— WRITTEN TASK —
List every claim the article on employee one-on-one meetings makes about what work was like decades ago.

— PASSAGE FOR REVIEW —
=== Begin Enclosure ===

The Modern Employee One-on-One Template for 2023
Decades ago, employees put their heads down and got the work done. Many positions featured repetitive tasks and employees remained in their roles for many years. Annual reviews were the norm, but that doesn’t mean they were very useful. Most employees would rather skip the meeting and get back to work.
And so the myth of employees not wanting feedback was born, and it persists to this day, even though it is no longer true.
A whopping 65% of those asked in one survey reported wanting more feedback at work. An even more eye-watering statistic shows that 98% of employees disengage from their work if they receive very little or no feedback at all.
That’s at least partly because the nature of work has changed. Not only are positions more involved, but many employees work from home, at least some of the time. Feedback is essential for those employees to feel like they’re on the right track.
It’s clear that employees want to know how they’re doing, but what does that look like?
With employees that are three times more likely to be engaged, one-on-ones are the solution.
Don’t worry! Crafting one-on-one meetings from scratch isn’t necessary. We can help you optimize the time you spend together with an employee one-on-one template along with tips on how to make it work for you.

=== End Enclosure ===

— RECORDS SHOWN —
=== Begin Enclosure ===

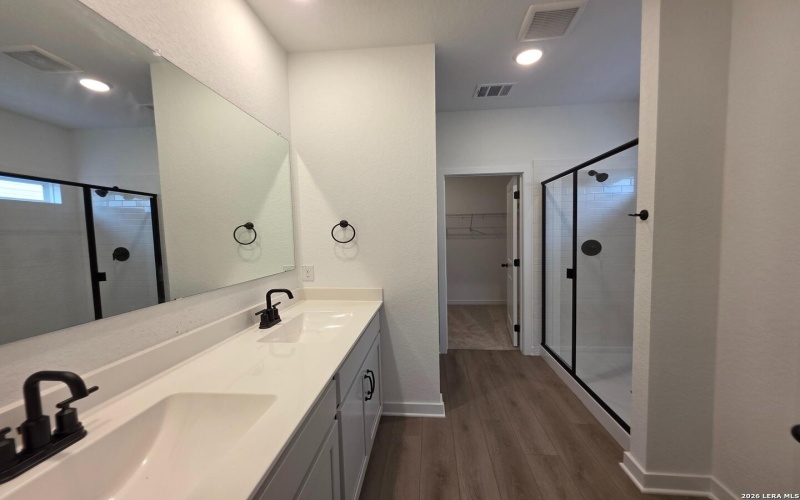 10110 Pine River, Schertz, TX 78154, 4 Habitaciones Habitaciones , ,3 BañosBaños,Residential,En Venta,10110 Pine River,0,1946188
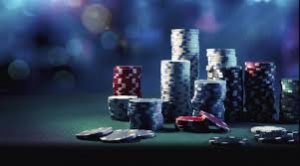 Poker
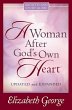 Woman After God's Own Heart(R) Growth... - Bild 1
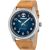 Timberland Northbridge TDWGA2152102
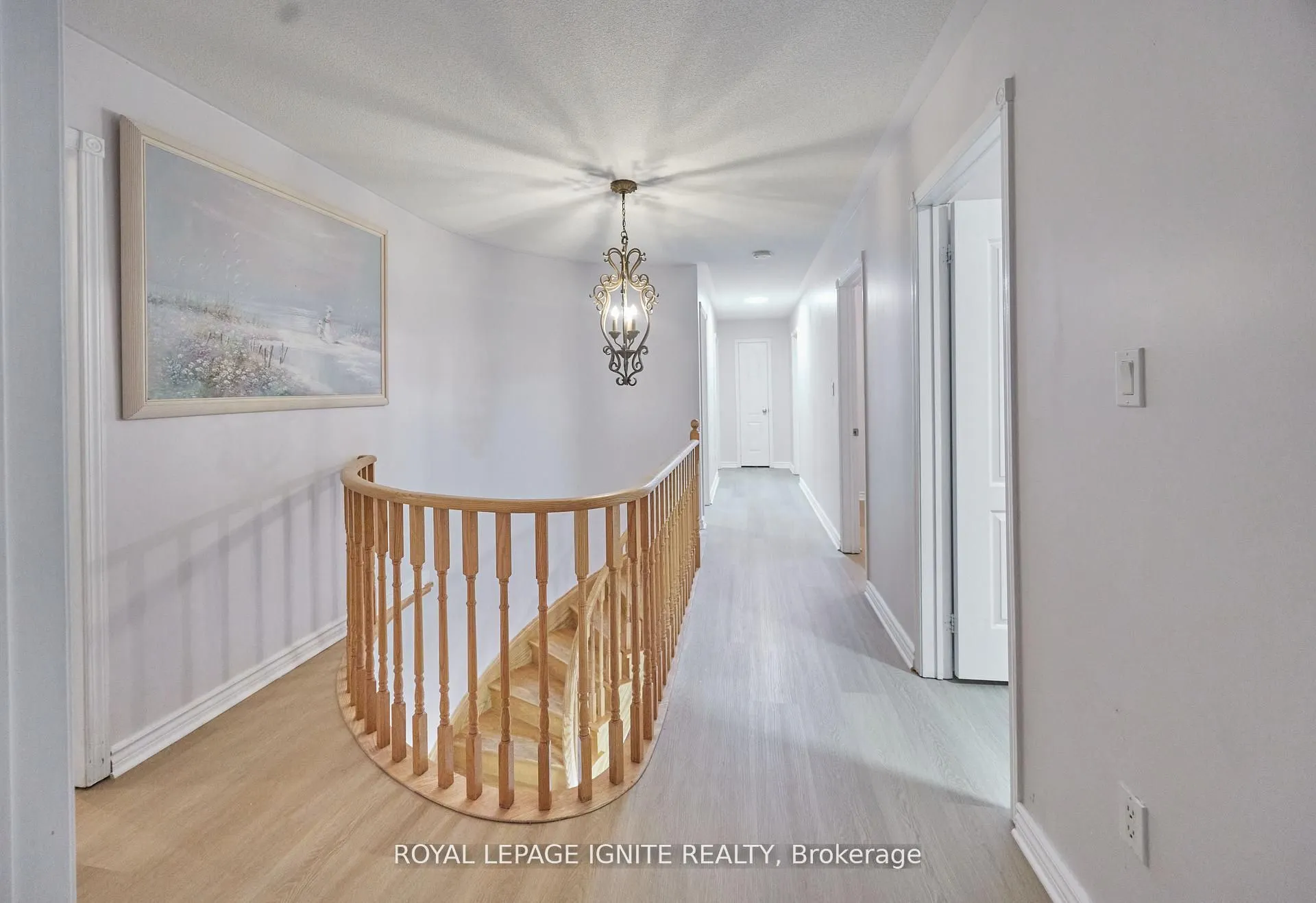 1162 Meath Drive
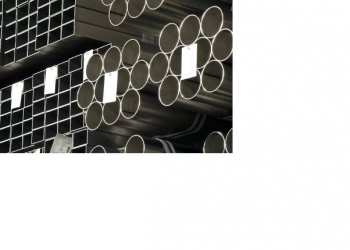 Труба профильная и круглая с бесплатной доставкой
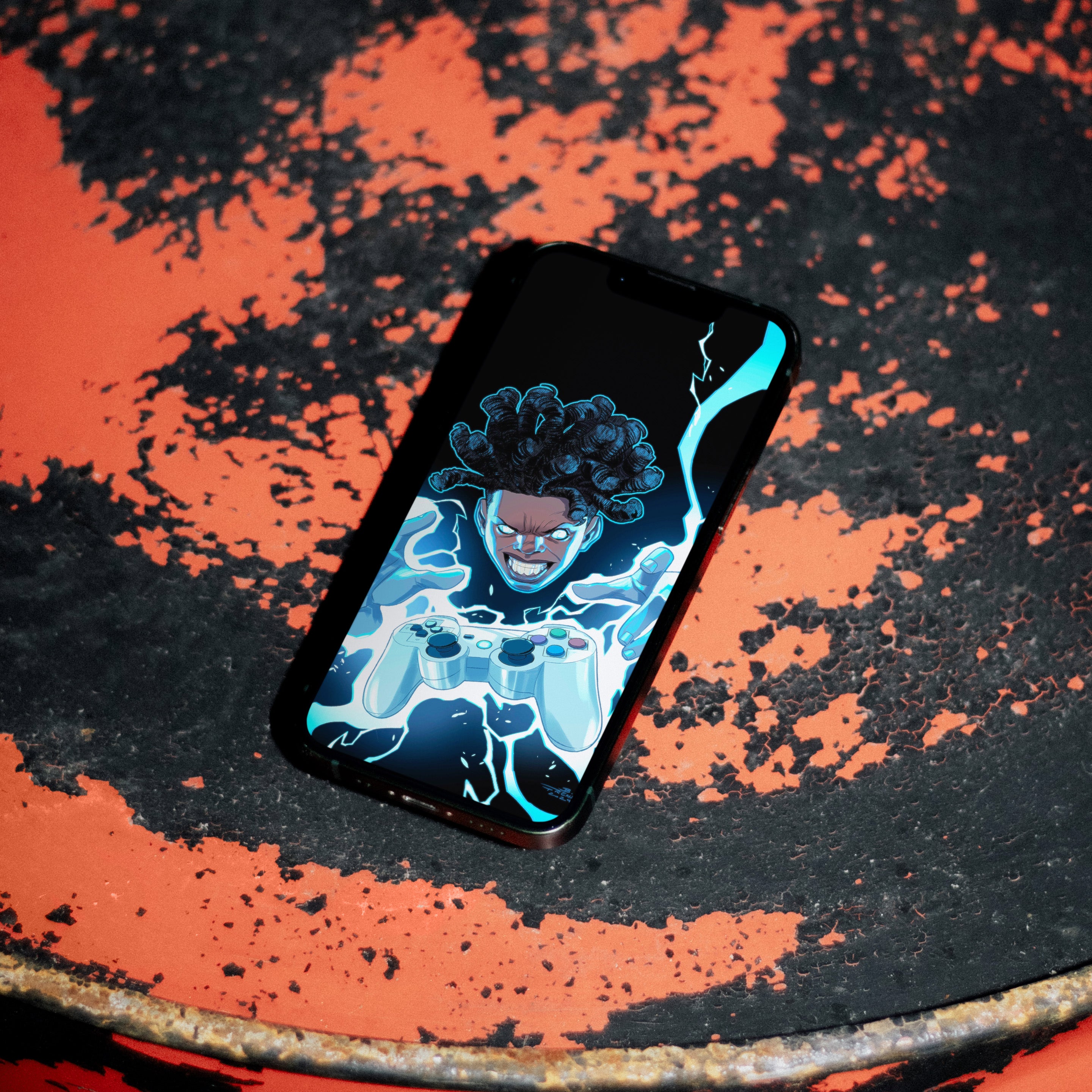 Turbo Kid VHS Mega Bundle – Sumerian Comics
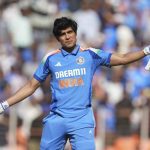 Woman dies of Kyasanur Forest Disease in Chikkamagaluru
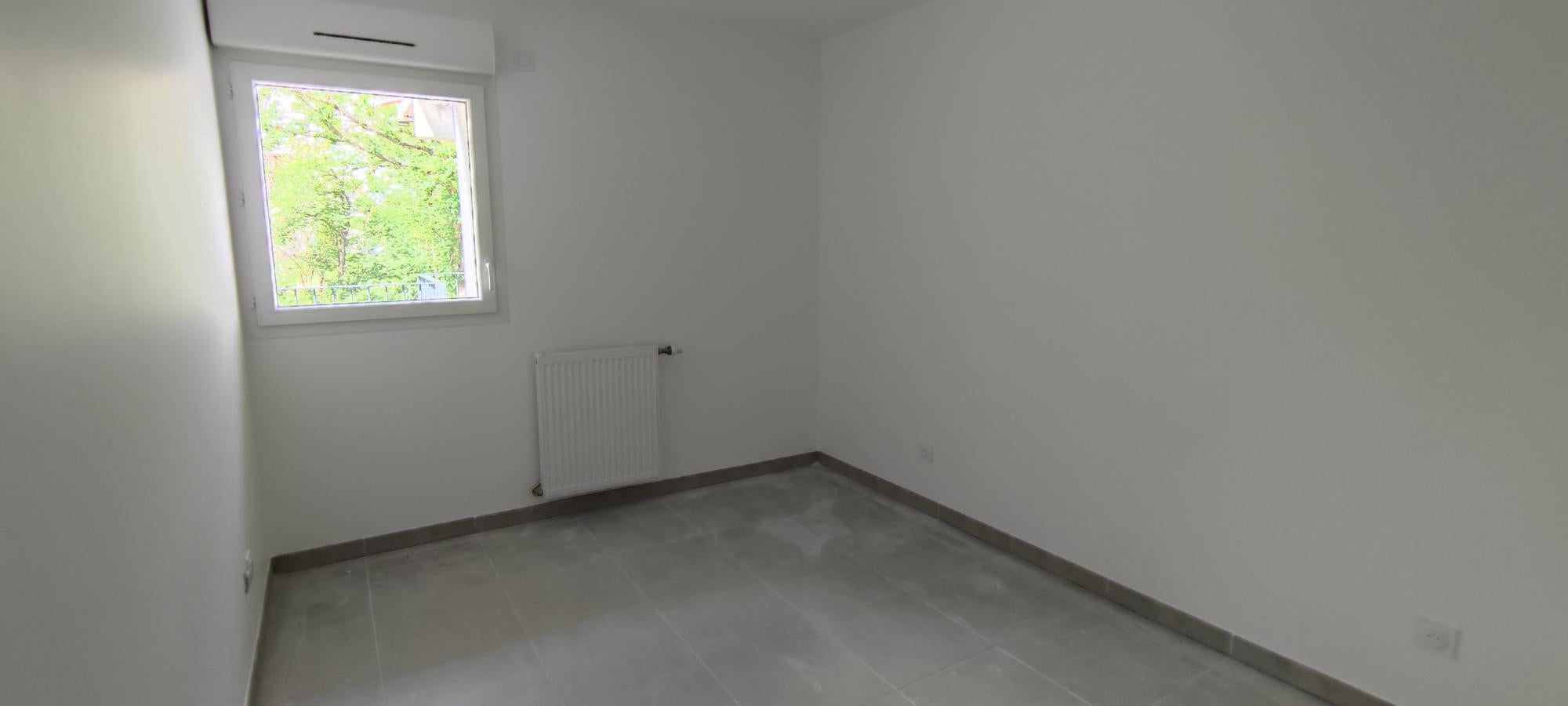 Appartement Rue Victor Hugo à Ramonville-Saint-Agne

=== End Enclosure ===

— RESPONSE —
- Employees put their heads down and got the work done.
- Many positions featured repetitive tasks.
- Employees remained in their roles for many years.
- Annual reviews were the norm, though they weren't necessarily very useful.
- Most employees would rather skip the meeting and get back to work.